Mais la question économique posée par Goscinny reste pertinente : la liberté formelle s'accompagne-t-elle toujours d'une liberté matérielle ?
David Graeber, dans Bullshit Jobs (2018), a documenté un phénomène troublant : une proportion significative de salariés considèrent que leur emploi est inutile et que leur liberté quotidienne est théorique [20]. Frédéric Bastiat, dès 1850 dans La Loi, alertait sur « la spoliation légale » — le risque qu'un État prélève plus qu'il ne restitue en valeur réelle [21].
5. Ce que vous recevez en échange
Le côté pile
- Santé : remboursement à 80 %, reste à charge parmi les plus bas d'Europe [22]
- Éducation : ~8 500 €/élève/an financés par l'impôt, de la maternelle au bac [23]
- Retraite : pension moyenne ~1 500 € bruts/mois [13]
- Chômage : indemnisation jusqu'à 57 % du brut pendant 24 mois [11]
- Infrastructures : TGV, autoroutes, fibre optique [24]
- Minima sociaux : RSA (~607 €), APL, allocations familiales [25]
Le côté face
- Éducation : résultats PISA en recul constant depuis 2006 malgré les dépenses [23]
- Santé : urgences saturées, 6 millions de Français sans médecin traitant [22]
- Infrastructures : 25 % des ponts gérés par l'État présentent des défauts structurels [24]
- Productivité : PIB/habitant qui décroche de 10 % vs Allemagne, 30 % vs USA [3]
6. Ce que la nuance exige
L'esclavage était une abomination
Aucun chiffre ne saurait relativiser cette réalité historique.
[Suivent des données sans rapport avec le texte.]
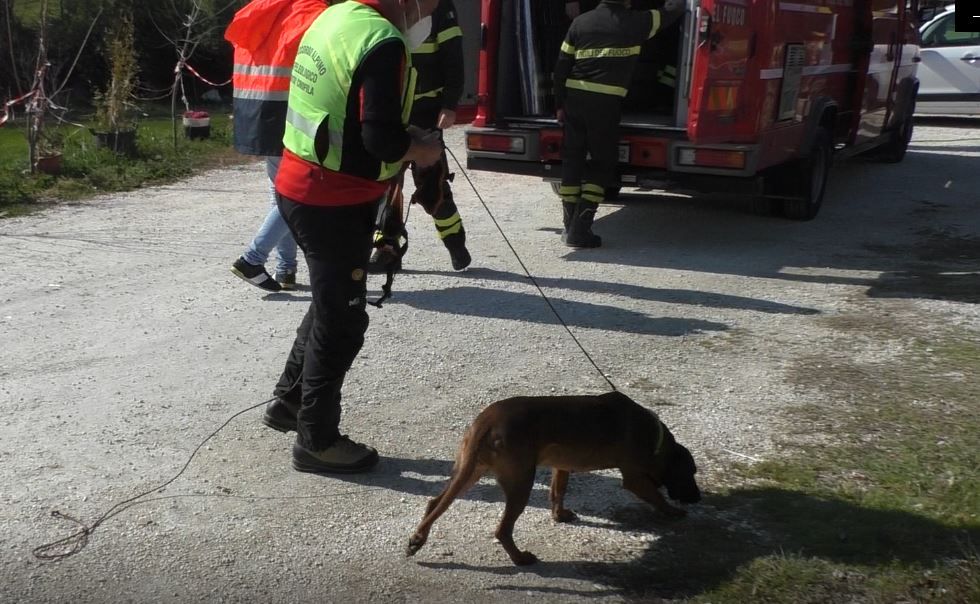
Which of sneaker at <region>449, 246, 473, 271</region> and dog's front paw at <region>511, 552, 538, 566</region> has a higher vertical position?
sneaker at <region>449, 246, 473, 271</region>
La liberté juridique et politique est un acquis civilisationnel inestimable, acquis au prix de révolutions et de guerres.
Le modèle français a des vertus réelles
- Espérance de vie : top 10 mondial (82,5 ans) [22]
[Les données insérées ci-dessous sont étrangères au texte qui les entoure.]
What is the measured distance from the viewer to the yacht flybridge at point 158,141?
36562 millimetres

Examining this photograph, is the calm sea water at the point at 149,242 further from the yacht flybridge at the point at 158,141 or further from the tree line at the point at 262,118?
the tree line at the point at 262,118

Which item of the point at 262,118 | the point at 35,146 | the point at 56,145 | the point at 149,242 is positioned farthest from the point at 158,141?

- Inégalités : coefficient de Gini parmi les plus bas de l'OCDE après redistribution — sans redistribution, les inégalités françaises seraient comparables à celles du Royaume-Uni [15]
- Pauvreté extrême : quasi inexistante grâce au filet social [25]
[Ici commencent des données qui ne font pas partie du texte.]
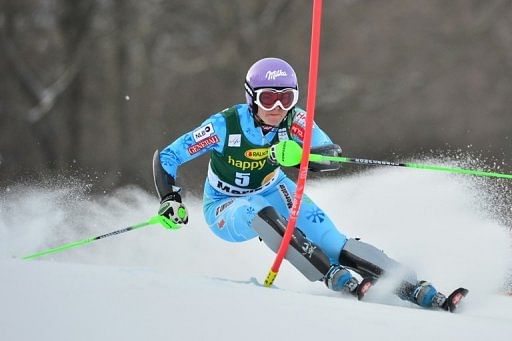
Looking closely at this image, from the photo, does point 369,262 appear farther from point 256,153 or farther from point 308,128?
point 256,153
Mais la question d'Astérix reste ouverte
Un salarié médian travaille ~228 jours ouvrés par an. ~125 jours financent le système collectif. Sur les 103 jours restants, le logement absorbe ~36 jours, l'alimentation ~19 jours, les charges fixes + mutuelle ~30 jours. Il reste 18 jours de travail dont le fruit constitue la liberté économique réelle.
18 jours sur 228. Soit 7,9 % du temps de travail annuel consacré à la liberté économique pure.
Ce n'est ni du libéralisme dogmatique ni de la provocation. C'est de l'arithmétique.
Ce qu'on peut en retenir
La scène d'Astérix est une blague. Mais les chiffres sont réels. Un salarié médian à 2 100 € nets touche 33-38 centimes sur chaque euro de coût employeur. Il travaille jusqu'au 19 juillet pour le système. Il lui reste 430 €/mois de liberté — 14 € par jour.
En échange, il bénéficie d'un des systèmes de protection les plus complets au monde, avec des résultats remarquables sur certains indicateurs et décevants sur d'autres.
Cet article n'est ni un pamphlet ni une apologie. Ce sont des données, côte à côte, issues de sources officielles.
Goscinny avait peut-être formulé la meilleure synthèse : la liberté, c'est formidable — à condition de pouvoir se la payer.
Et vous, quel jour de l'année commencez-vous à travailler pour vous-même ?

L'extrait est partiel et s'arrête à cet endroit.